Oleh: dr. Toreni Yurista (Anggota HELPS)
Narkotika, psikotropika, dan obat-obatan terlarang telah menjadi momok masyarakat. Bahkan saat ini, pengguna narkoba telah beralih menyalahgunakan obat-obatan resep dokter yang banyak beredar di pasaran.
Tulisan ini akan memaparkan bagaimana sistem Islam memberikan perlindungan komprehensif dan berlapis-lapis untuk menjaga generasi dari penyalahgunaan obat-obatan terlarang.
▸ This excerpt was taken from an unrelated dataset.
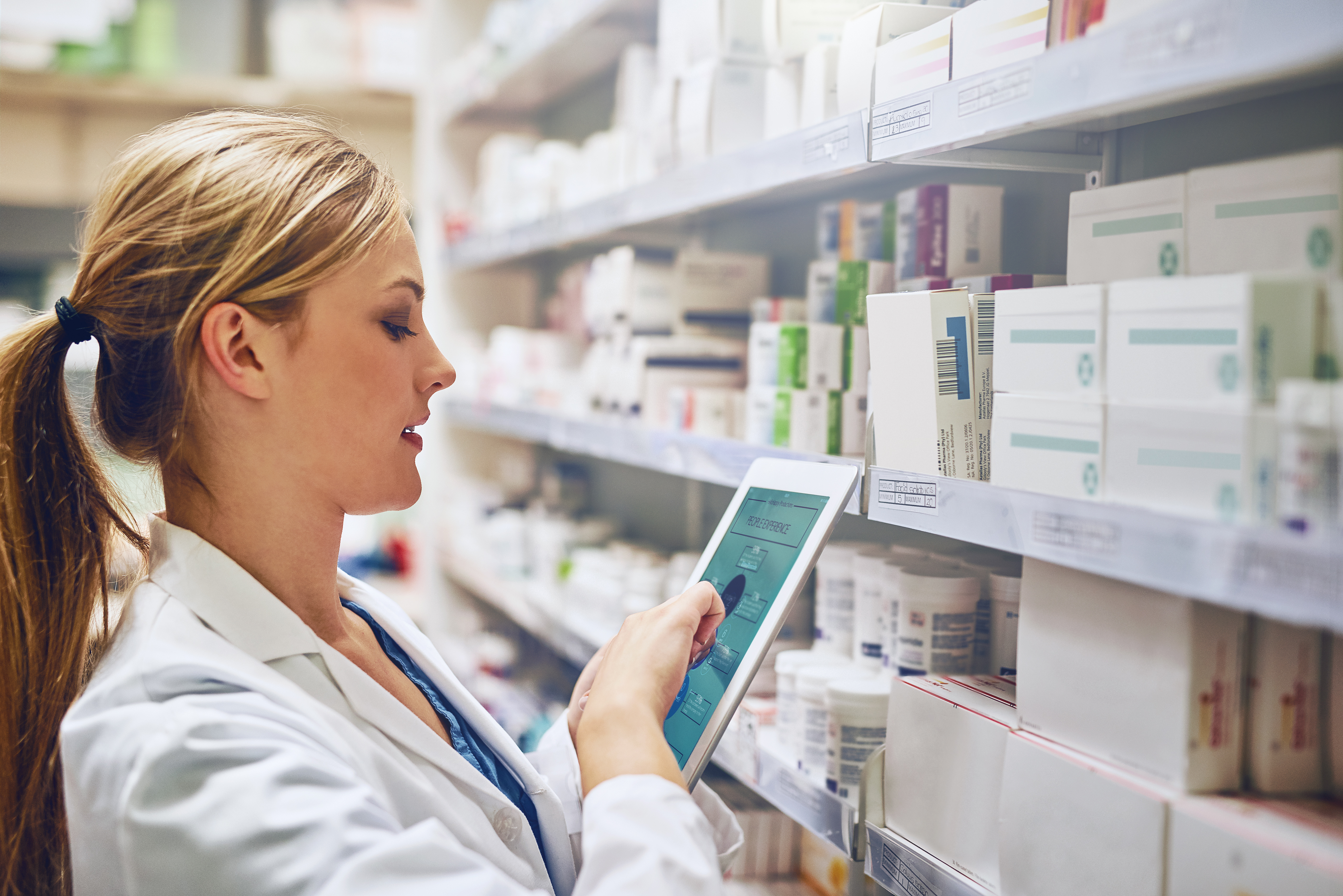 How Much Money Is Required to Start a Pharmacy?   Chron com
Lapis pertama, Islam memelihara kesehatan jiwa individu. Caranya:
a. Mengajarkan arti kebahagiaan sejati
Islam mengajarkan falsafah kebahagiaan sehingga manusia tidak melulu mengejar materi. Dari sini Islam telah mencegah generasi jatuh ke dalam kesenangan semu. Islam memandang bahwa saadah (kebahagiaan) adalah dengan mencari ridho Allah.
Allah Ta’ala berfirman,
وَالَّذِينَ جَاهَدُوا فِينَا لَنَهْدِيَنَّهُمْ سُبُلَنَا
“Dan orang-orang yang bersungguh-sungguh untuk (mencari keridhaan) Kami, benar-benar akan Kami tunjukkan kepada mereka subulana (jalan-jalan Kami)” (QS.Al-Ankabut: 69)
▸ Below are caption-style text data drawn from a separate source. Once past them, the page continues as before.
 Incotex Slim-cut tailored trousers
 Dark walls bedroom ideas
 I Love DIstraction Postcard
Rasulullah shallallahu ‘alaihi wa sallam bersabda,
لَيْسَ الْغِنَى عَنْ كَثْرَةِ الْعَرَضِ ، وَلَكِنَّ الْغِنَى غِنَى النَّفْسِ
“Yang namanya kaya (ghina’) bukanlah dengan banyaknya harta (atau banyaknya kemewahan dunia). Namun yang namanya ghina’ adalah hati yang selalu merasa cukup.” (HR. Bukhari no. 6446 dan Muslim no. 1051)
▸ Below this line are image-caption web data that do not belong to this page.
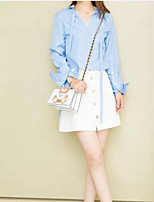 Women's Daily Casual Casual Spring Summer Shirt Skirt Suits,Striped Color Block Shirt Collar Long Sleeve Micro-elastic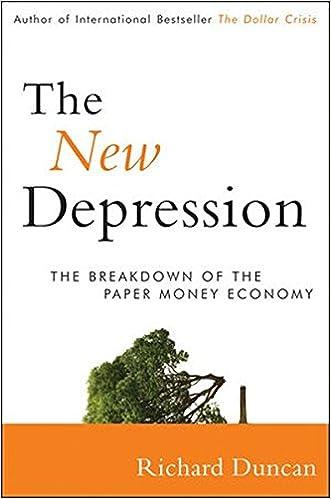 teenage depression essay Millicent Rogers Museum essay on depression The  Great Depression Overview Essay at EssayPedia aploon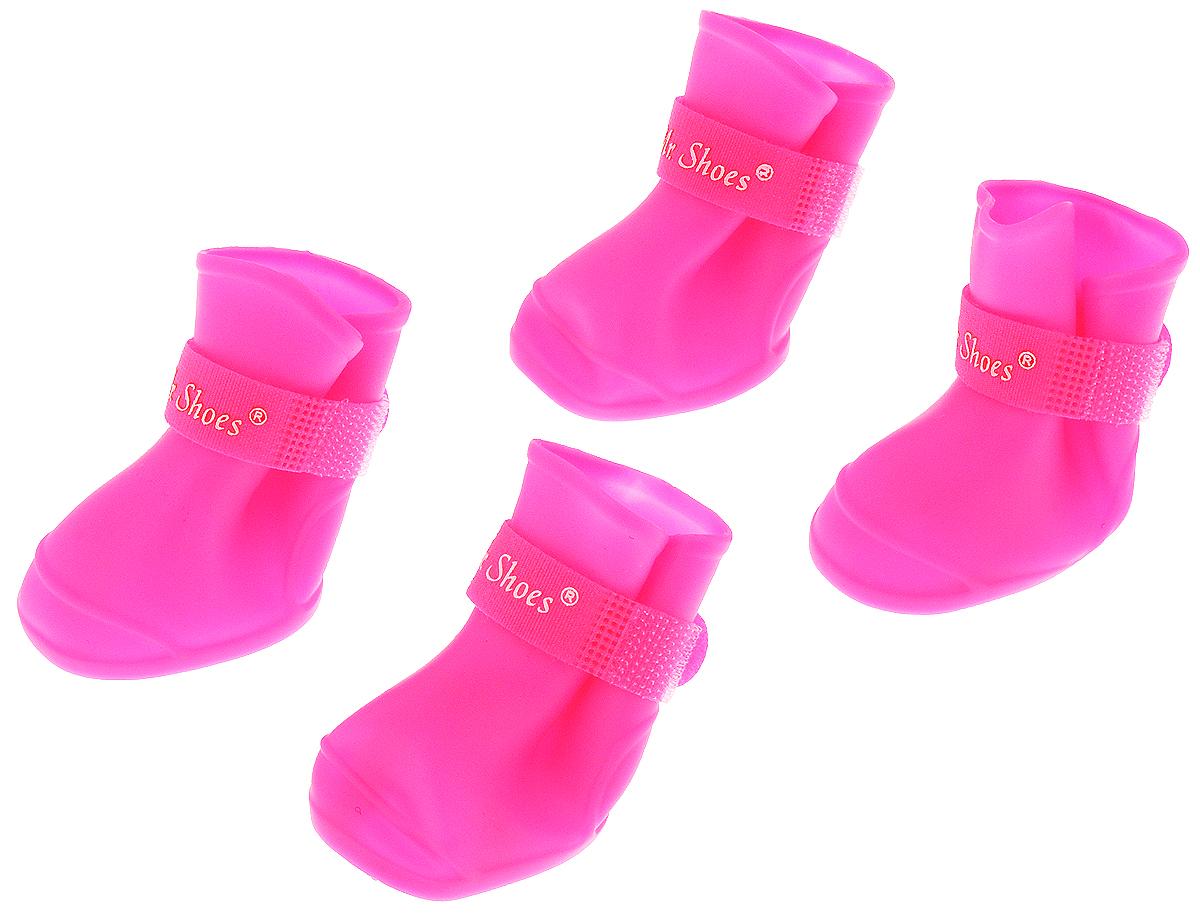 Сапоги резиновые для собак  Triol , унисекс, цвет: розовый. Размер M - Одежда, обувь, украшения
b. Menyibukkan diri dengan urusan yang bermanfaat dan meninggalkan hal yang sia-sia
Islam sudah memberikan tuntunan kepada manusia agar menyibukkan dirinya dengan kegiatan yang bermanfaat dan menghindari aktivitas yang sia-sia. Hidupnya digunakan untuk beribadah serta melakukan aktivitas yang berguna bagi masyarakat dan daulah. Rasulullah saw. berpesan,
مِنْ حُسْنِ إِسْلاَمِ الْمَرْءِ تَرْكُهُ مَا لاَ يَعْنِيْه
Di antara (tanda) kebaikan Islam seseorang adalah meninggalkan perkara yang tidak bermanfaat baginya (HR Tirmidzi no. 2317)
c. Memperbolehkan rekreasi
Islam memahami bahwa meskipun kebahagiaannya tidak diukur dengan materi dan hari-harinya sudah disibukkan dengan urusan ibadah, maisyah, dan dakwah, manusia terkadang bisa juga mengalami depresi dan gangguan mental ringan lainnya. Islam tidak menghalangi manusia untuk mencari kesenangan dengan berlibur atau bercanda-ria.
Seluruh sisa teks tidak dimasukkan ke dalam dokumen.